Easily grown in average, medium to wet, well-drained soils in full sun to light shade. Tolerant of occasional flooding. Also tolerates poor, sandy, somewhat dry soils. May spread by self-seeding and/or suckers to form thickets. It is considered weedy/invasive in some parts of its range, particularly in the northeastern and northwestern U.S. Prune in late winter to early spring for purposes of improving shrub form.
False indigo is a deciduous shrub that typically grows to 4-12' (less frequently to 20') tall with a spread often in excess of its height. It is native to moist open woodland areas, floodplains, stream banks and swamp margins from central to eastern Canada south throughout much of the U. S. into northern Mexico. It features compound, odd-pinnate leaves (each to 12" long). Each leaf contains 11 to 35 spiny-tipped, oval to elliptic, dull gray-green leaflets (to 2" long) with glandular dots and toothless margins. Tubular scented flowers (each to 3/8" long) bloom in May-June in dense, spike-shaped clusters (racemes) to 8" long. Each flower has a single-petaled purple corolla and 10 protruding stamens with showy orange-yellow anthers. Flowers are followed by fruits in small, resinous-dotted, 1-2 seeded pods (to 1/2" long) which mature in July and August. This shrub grows much larger than Amorpha canescens (lead plant).
Genus name comes from the Greek word amorphos meaning shapeless or deformed in reference to the corolla of this pea family genus lacking wings and a keel.

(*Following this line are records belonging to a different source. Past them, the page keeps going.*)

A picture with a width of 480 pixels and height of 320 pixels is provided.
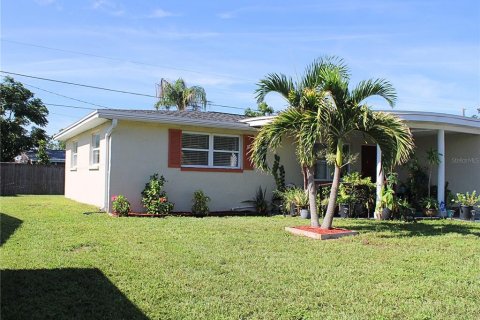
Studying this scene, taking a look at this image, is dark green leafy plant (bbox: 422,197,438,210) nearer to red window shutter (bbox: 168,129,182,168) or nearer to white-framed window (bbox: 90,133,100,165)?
red window shutter (bbox: 168,129,182,168)

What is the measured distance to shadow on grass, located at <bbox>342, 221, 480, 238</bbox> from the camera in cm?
911

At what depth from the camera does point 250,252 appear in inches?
273

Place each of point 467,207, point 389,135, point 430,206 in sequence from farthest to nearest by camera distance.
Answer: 1. point 430,206
2. point 467,207
3. point 389,135

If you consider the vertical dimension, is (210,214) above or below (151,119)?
below

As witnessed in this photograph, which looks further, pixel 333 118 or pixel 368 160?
pixel 368 160

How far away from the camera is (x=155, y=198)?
11.9 meters

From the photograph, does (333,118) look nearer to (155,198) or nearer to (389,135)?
(389,135)

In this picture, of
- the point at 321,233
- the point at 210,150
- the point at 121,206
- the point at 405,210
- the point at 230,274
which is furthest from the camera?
the point at 210,150

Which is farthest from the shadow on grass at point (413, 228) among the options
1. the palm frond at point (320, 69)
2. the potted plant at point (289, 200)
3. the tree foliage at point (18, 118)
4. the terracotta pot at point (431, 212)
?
the tree foliage at point (18, 118)

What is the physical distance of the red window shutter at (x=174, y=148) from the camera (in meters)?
12.7

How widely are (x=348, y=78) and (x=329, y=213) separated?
2.89m

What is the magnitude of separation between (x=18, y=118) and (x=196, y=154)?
75.3 ft

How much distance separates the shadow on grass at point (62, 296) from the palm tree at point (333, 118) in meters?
4.99

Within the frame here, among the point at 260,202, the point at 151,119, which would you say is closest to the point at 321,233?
the point at 260,202
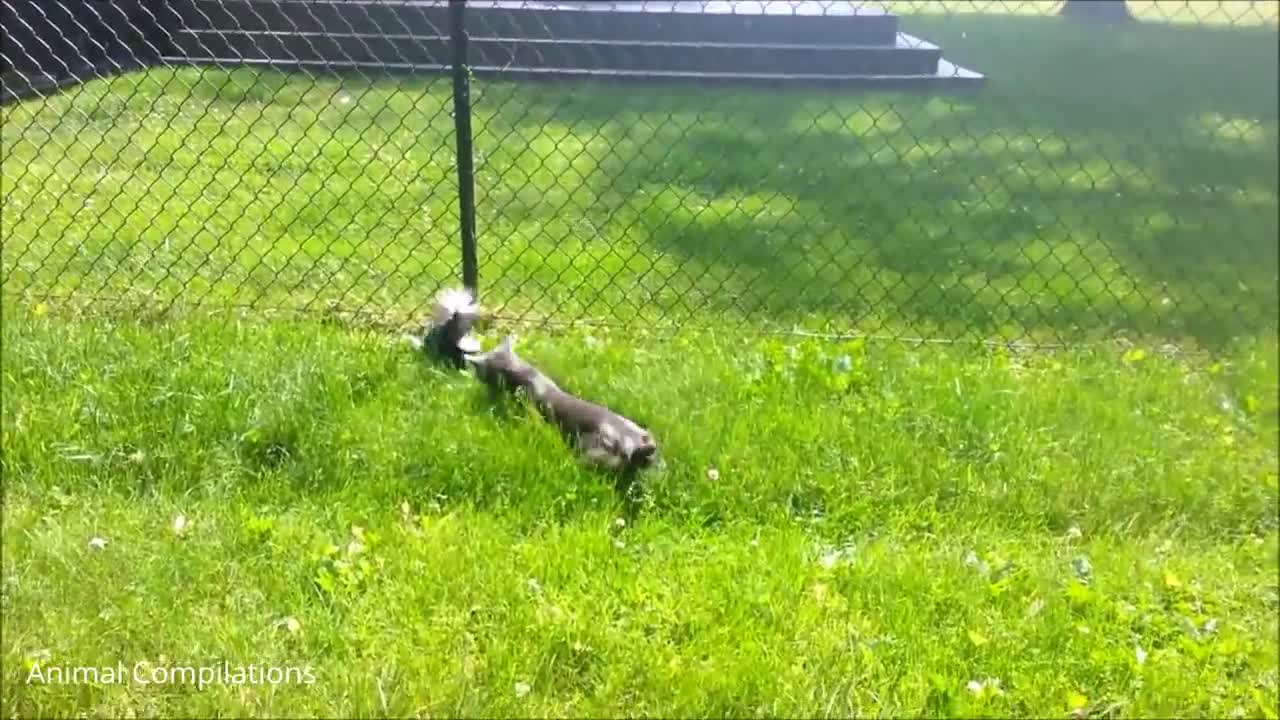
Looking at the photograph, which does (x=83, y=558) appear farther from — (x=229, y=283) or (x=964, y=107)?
(x=964, y=107)

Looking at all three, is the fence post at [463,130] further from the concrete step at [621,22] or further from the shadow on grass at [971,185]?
the concrete step at [621,22]

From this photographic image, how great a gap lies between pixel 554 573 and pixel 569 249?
7.45 feet

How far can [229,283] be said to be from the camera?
4266mm

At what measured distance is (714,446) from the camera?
10.1 ft

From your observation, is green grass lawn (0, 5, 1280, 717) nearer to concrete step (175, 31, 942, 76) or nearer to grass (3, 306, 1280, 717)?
grass (3, 306, 1280, 717)

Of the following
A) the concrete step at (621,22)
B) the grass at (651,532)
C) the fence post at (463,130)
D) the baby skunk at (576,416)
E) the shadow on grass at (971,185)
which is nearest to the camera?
the grass at (651,532)

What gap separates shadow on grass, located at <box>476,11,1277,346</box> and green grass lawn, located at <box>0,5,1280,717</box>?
22mm

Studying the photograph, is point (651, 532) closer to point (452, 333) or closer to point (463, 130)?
point (452, 333)

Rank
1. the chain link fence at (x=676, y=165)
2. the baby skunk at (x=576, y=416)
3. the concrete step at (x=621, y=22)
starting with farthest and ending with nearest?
the concrete step at (x=621, y=22) < the chain link fence at (x=676, y=165) < the baby skunk at (x=576, y=416)

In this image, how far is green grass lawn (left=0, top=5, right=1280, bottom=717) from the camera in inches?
92.4

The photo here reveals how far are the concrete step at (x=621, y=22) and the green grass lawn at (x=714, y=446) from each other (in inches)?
96.5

Specific epithet comes from the Latin word frutex meaning shrub in reference to its shrubby form.
Plants contain indigo pigment, but in quantities too small for commercial use (hence the common name of false indigo).
No serious insect or disease problems. Susceptible to leaf spot, powdery mildew, twig canker and rust.
False indigo has attractive flowers. It is often used for erosion control, windbreaks and screens. Good shrub for moist naturalized areas or areas with poor soils.